Persisting Livebooks on HuggingFace

aar2dee2 · August 14, 2023, 8:17am

Hey, Livebook devs!

I’m using HuggingFace to deploy livebooks. I have a HuggingFace space created using the Install Livebook button on the livebook home page. I create notebooks using the New button option in the deployment and pick autosave in the notebook settings.
After a few days of inactivity, the space is set to sleep by HF automatically. However, when I run the space again, the notebooks are no longer there.
Maybe there’s a setting I need to change?

jonatanklosko · August 14, 2023, 11:15am

Hey @aar2dee2, by default files on Hugging Face Space are not persisted. You can enable persistent storage in the settings, but it is billed. Alternatively you can configure an S3 bucket (or anything S3-compatible) as an additional file system (in Livebook Settings) and keep the notebooks there. Note that the settings are saved in a file, so you’d need to redo the settings on every restart, but we plan to make it configurable via env var (Add startup filesystems · Issue #2143 · livebook-dev/livebook · GitHub), so you’d set it once in the HF Space settings.

aar2dee2 · August 14, 2023, 12:07pm

thanks, @jonatanklosko!

Curious if you think there’s a way persist the code to a github repo. So I can autosave + commit to Github and load the Livebook from there.
(I know this is somewhat redundant, but a useful hack for now).

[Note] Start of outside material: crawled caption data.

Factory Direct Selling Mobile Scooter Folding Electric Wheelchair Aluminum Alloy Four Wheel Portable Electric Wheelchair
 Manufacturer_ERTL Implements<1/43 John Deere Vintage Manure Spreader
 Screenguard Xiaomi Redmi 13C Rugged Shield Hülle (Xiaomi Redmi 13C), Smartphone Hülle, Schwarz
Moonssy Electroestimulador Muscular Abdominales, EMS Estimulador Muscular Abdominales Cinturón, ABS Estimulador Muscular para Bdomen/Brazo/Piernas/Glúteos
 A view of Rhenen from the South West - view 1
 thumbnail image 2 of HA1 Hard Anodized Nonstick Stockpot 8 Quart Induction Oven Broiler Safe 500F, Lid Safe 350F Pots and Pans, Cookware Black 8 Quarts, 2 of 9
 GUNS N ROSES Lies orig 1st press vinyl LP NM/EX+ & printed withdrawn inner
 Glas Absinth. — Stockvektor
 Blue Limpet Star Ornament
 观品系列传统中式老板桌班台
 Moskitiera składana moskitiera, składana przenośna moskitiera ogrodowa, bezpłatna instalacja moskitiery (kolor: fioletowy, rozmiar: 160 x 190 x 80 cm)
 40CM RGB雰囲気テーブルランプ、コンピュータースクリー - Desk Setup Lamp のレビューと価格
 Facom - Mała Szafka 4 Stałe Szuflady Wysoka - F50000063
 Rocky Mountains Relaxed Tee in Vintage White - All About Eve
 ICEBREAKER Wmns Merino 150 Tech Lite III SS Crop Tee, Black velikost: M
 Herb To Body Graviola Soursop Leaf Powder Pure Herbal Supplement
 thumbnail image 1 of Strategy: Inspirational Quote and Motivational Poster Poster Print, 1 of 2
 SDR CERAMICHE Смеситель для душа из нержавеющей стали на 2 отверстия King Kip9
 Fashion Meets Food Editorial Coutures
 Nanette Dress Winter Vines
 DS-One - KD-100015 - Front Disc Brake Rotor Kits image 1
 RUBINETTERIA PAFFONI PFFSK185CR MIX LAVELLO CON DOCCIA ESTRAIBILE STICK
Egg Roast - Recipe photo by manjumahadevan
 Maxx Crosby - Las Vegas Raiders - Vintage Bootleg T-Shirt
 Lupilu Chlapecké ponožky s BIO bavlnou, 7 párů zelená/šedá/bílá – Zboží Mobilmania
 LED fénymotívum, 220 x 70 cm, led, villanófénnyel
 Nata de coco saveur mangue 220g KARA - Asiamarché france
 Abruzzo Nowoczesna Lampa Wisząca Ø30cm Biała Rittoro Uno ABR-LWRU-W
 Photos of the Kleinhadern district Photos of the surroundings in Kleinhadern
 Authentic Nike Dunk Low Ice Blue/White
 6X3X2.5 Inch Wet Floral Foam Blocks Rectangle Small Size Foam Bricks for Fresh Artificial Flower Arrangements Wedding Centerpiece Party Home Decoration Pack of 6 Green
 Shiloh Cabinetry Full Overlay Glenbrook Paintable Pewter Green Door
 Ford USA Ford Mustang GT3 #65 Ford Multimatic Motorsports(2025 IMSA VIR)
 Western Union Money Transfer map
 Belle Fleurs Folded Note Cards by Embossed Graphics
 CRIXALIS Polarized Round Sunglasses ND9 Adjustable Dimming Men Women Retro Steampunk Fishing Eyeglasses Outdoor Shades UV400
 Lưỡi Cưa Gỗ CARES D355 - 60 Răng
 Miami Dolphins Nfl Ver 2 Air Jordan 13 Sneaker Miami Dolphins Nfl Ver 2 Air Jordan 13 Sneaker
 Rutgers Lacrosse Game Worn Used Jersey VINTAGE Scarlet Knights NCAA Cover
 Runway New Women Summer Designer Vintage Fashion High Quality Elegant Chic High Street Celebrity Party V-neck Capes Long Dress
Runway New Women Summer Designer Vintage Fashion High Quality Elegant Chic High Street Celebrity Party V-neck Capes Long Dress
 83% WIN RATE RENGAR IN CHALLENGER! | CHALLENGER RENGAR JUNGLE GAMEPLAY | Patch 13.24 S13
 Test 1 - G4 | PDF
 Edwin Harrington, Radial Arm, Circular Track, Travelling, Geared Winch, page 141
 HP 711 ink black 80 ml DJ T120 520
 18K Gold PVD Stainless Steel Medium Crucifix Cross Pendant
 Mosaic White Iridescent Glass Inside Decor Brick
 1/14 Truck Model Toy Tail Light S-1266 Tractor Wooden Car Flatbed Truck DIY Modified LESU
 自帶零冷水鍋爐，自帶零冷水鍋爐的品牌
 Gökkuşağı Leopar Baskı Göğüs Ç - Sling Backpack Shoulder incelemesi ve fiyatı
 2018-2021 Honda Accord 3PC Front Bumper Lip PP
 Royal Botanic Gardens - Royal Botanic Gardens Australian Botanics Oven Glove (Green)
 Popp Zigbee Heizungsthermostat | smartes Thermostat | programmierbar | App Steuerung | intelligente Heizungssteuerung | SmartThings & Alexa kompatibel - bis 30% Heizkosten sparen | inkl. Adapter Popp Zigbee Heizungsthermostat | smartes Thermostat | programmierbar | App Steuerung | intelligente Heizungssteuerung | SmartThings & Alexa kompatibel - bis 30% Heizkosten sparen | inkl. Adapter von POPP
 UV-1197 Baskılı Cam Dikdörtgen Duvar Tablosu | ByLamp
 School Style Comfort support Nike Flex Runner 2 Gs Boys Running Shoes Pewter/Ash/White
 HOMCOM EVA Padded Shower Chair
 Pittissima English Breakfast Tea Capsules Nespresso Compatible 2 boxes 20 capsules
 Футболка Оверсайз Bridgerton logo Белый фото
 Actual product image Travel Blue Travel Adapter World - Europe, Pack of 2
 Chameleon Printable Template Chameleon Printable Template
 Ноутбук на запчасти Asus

Happy to work on a PR for this, if useful.

jonatanklosko · August 14, 2023, 12:23pm

Currently there isn’t. We did consider a GitHub-based file system, where each save would become a commit. The history wouldn’t be clean, but the idea was basically to use GH as plain storage. One reason we did not do it was lack of fine-grained personal access tokens, but these are now available. We are doing some changes to the pluggable storages with regards to Hub and we may revisit GitHub in the future, just not right now : )

aar2dee2 · August 14, 2023, 12:34pm

thank you!

w0rd-driven · August 14, 2023, 2:29pm

I’ve had ideas to do this as an app combined with Kino supervised processes. You’d want something that watches the filesystem for changes, a lot like how Phoenix hot reloading works. Once you detect a change after a threshold, git commit and git push.

You could get away with a naive approach pretty quickly because there’s now the egit library to manipulate git. There was also a git-sync set of shell scripts I believe so pieces are definitely there, I just haven’t had the free time to work through a PoC.

By being a notebook app you could bake in some customizations like configuring commit templates or things like Slack alerts if something goes wrong. You could even have somewhat of a GUI to do it manually or resolve merge conflicts. There’s a lot of layers to a robust onion.

Huggingface provides you with the repo for the Dockerfile that could be an option in a pinch but I haven’t played with changing that. I’d rather keep mine pure but that’s worth exploring too.

aar2dee2 · August 18, 2023, 5:52am

This is very interesting. Pls reach out if you’re working on a hack. Would love to work together!